Hip Resurfacing Summary

The hip resurfacing procedure is done to preserve bone and restore function to a damaged hip. It is considered a viable alternative to hip replacement surgery for many people. The procedure is performed under general anesthesia or spinal block.

This procedure is generally intended for active people who are under the age of 60. Individuals over the age of 60 may be considered if they have adequate bone volume. Certain disorders of the femur or hip socket may disqualify a person as a candidate regardless of their age.

The following may exclude you as a candidate for hip resurfacing:

  • Osteoporosis
  • Impaired function of the kidneys
  • Metal hypersensitivities or allergies
  • Diabetes
  • Significant areas of dead bone otherwise known as avascular necrosis

Length of the procedure: 1 to 3 hours

Hospital Stay: When seeking a hip resurfacing procedure through medical tourism the typical hospital stay ranges from 5 to 10 days.

Recovery before traveling home: 10 days

Procedure Details

The hip resurfacing procedure begins with the administration of general anesthesia or spinal block. The area is prepped with a liquid antiseptic. Then, an incision is made on the patient’s hip and thigh.

During the procedure the surgeon will remove the surfaces that are worn from the hip socket and thigh bone. These surfaces will be covered with metal. The surgeon will finish the procedure by closing the wound with stitches or staples.

After the Procedure

During recovery the patient will have a special pillow placed between their legs to prevent dislocation. They will also wear medical compression stockings to prevent blood clots. To facilitate recovery the patient will need to participate in some physical therapy both during and after their hospital stay.

Physical begins with the following:

  • Learning to move up and down in bed properly
  • Learning to go from lying down to sitting and vice versa
  • Learning to stand from a seated position standing and vice versa
You will also be given certain exercise to do that will help strengthen the muscles in your lower body. Many doctors recommend that you continue professional physical therapy after you have returned home. You will also require the use of a cane or walker for about six weeks.

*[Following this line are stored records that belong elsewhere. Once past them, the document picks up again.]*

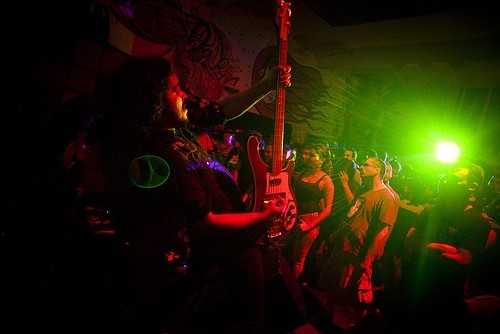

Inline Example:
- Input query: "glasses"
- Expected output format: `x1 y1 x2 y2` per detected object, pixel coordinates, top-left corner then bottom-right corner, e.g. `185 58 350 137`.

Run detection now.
360 163 377 169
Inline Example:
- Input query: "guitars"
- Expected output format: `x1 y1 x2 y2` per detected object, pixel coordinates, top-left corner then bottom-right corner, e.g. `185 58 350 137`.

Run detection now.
241 0 298 245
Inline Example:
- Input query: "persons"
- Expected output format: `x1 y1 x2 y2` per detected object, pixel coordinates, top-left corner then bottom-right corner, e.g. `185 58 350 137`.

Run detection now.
402 161 491 334
90 56 293 334
64 131 90 198
287 145 335 290
329 158 398 322
197 101 500 265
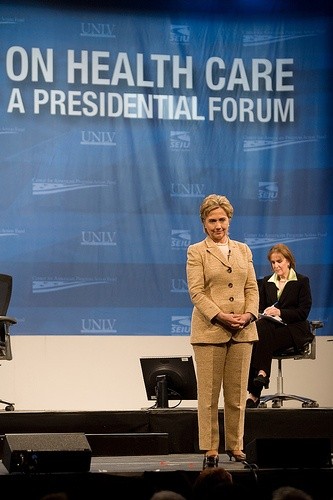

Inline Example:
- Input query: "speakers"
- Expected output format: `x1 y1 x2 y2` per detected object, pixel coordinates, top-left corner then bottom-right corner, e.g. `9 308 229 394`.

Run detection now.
243 436 333 468
0 432 92 472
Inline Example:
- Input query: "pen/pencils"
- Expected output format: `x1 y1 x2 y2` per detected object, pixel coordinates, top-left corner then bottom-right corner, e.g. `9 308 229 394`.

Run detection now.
264 302 278 315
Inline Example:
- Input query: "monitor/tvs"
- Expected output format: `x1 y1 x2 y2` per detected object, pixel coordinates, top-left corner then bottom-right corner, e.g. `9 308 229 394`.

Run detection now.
139 355 198 410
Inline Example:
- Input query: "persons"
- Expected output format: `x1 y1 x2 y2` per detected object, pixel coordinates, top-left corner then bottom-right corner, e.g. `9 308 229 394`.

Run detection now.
152 467 310 500
245 243 313 408
186 194 259 469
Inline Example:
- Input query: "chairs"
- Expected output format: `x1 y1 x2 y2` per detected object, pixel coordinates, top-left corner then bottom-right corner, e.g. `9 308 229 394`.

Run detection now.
257 279 324 407
0 273 18 411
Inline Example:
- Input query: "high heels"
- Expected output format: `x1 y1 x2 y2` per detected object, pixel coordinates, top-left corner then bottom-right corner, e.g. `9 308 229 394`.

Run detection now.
246 397 260 408
254 374 270 389
227 450 246 461
203 453 219 471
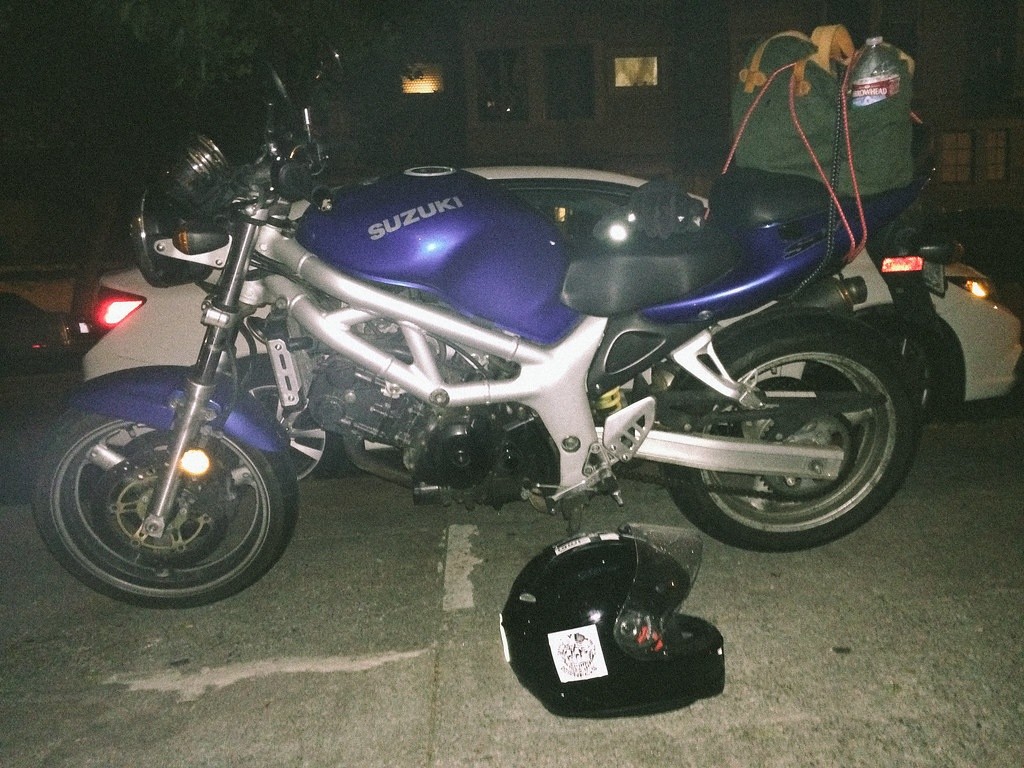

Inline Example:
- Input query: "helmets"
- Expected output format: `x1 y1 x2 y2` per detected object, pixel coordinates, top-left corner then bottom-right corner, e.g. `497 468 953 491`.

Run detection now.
504 523 727 719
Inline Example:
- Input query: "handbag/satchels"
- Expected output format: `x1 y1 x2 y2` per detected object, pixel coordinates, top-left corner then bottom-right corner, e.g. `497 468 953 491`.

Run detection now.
734 19 915 197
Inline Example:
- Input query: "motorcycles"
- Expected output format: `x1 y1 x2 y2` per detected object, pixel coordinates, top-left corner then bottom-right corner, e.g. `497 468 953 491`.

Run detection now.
24 37 943 610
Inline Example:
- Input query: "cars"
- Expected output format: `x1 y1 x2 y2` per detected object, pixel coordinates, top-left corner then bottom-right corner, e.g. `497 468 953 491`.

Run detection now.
65 165 1024 481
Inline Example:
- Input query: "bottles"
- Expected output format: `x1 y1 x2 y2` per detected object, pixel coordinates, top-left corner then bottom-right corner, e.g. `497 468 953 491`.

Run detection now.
847 36 901 106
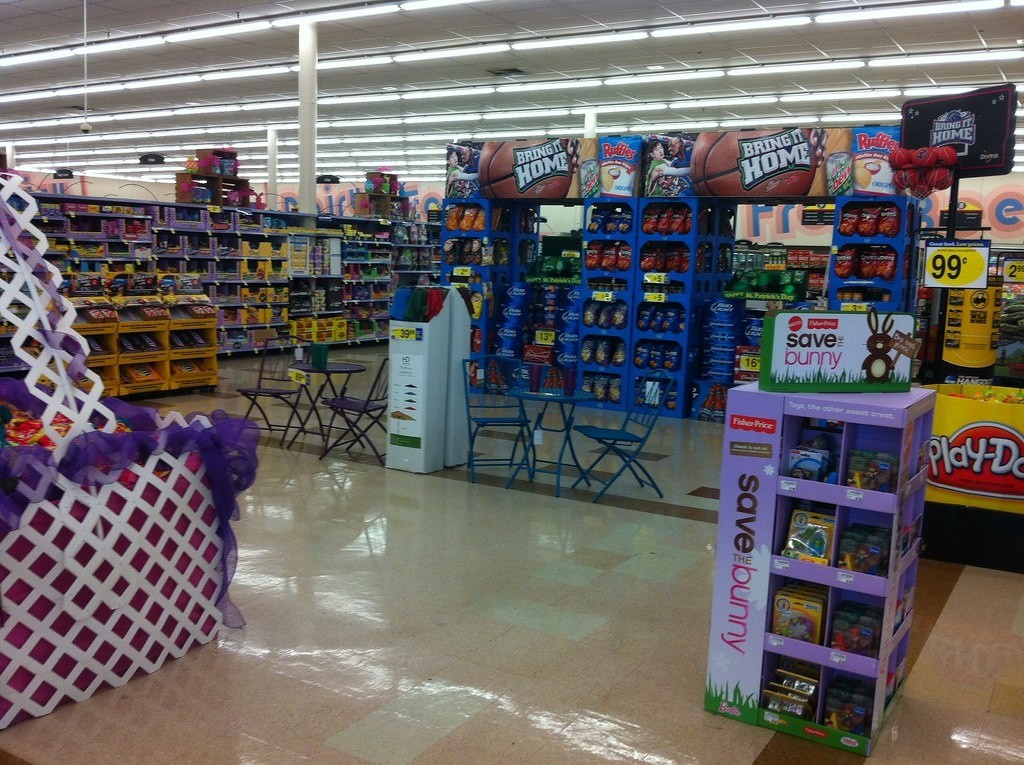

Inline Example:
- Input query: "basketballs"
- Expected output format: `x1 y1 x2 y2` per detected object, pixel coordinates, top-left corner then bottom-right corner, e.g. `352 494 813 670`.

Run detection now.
690 129 819 196
888 147 958 199
478 138 574 198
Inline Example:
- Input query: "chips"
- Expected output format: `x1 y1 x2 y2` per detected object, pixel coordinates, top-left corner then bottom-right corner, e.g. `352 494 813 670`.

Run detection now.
853 161 871 187
602 167 613 192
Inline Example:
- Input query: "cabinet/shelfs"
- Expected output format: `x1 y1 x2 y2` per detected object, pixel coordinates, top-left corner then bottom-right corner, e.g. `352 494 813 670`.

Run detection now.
701 380 937 757
0 192 1024 421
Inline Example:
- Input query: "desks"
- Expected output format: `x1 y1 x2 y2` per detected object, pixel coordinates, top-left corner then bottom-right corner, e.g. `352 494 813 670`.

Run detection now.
504 387 595 490
288 362 366 452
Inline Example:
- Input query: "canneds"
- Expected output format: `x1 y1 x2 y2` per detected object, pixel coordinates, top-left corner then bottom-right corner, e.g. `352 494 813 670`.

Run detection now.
826 152 853 196
580 159 600 198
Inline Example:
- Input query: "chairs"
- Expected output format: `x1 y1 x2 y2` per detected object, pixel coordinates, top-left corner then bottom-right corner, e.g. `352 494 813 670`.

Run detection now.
319 358 389 466
462 355 535 484
572 369 673 504
237 335 307 446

Certain activities should be limited for the first six months after a hip resurfacing procedure including:

  • Heavy lifting
  • Running
  • Jogging
  • Jumping
  • No driving for about five weeks


After recovering from hip resurfacing most patients’ range of motion is restored to almost normal. The recovery period for this procedure is roughly six months because this is how long it takes for the bone to seal to the implant. After this time most patients return to normal daily activities with little to no discomfort.

Risks and Complications

As with any surgical procedure there are risk and complications associated with hip resurfacing. The following are the most common risks associated with this procedure:

  • Infection
  • Blood clot
  • Pulmonary embolism
  • Fracture of the femoral neck
  • Device failure
  • Device loosening
  • Dislocation
  • Reaction to Anesthesia
  • Excess bone formation
  • Nerve injury
  • Stiffness
  • Decreased mobility

Any concerns you have regarding these risks before and after your hip resurfacing procedure should be discussed with your surgeon.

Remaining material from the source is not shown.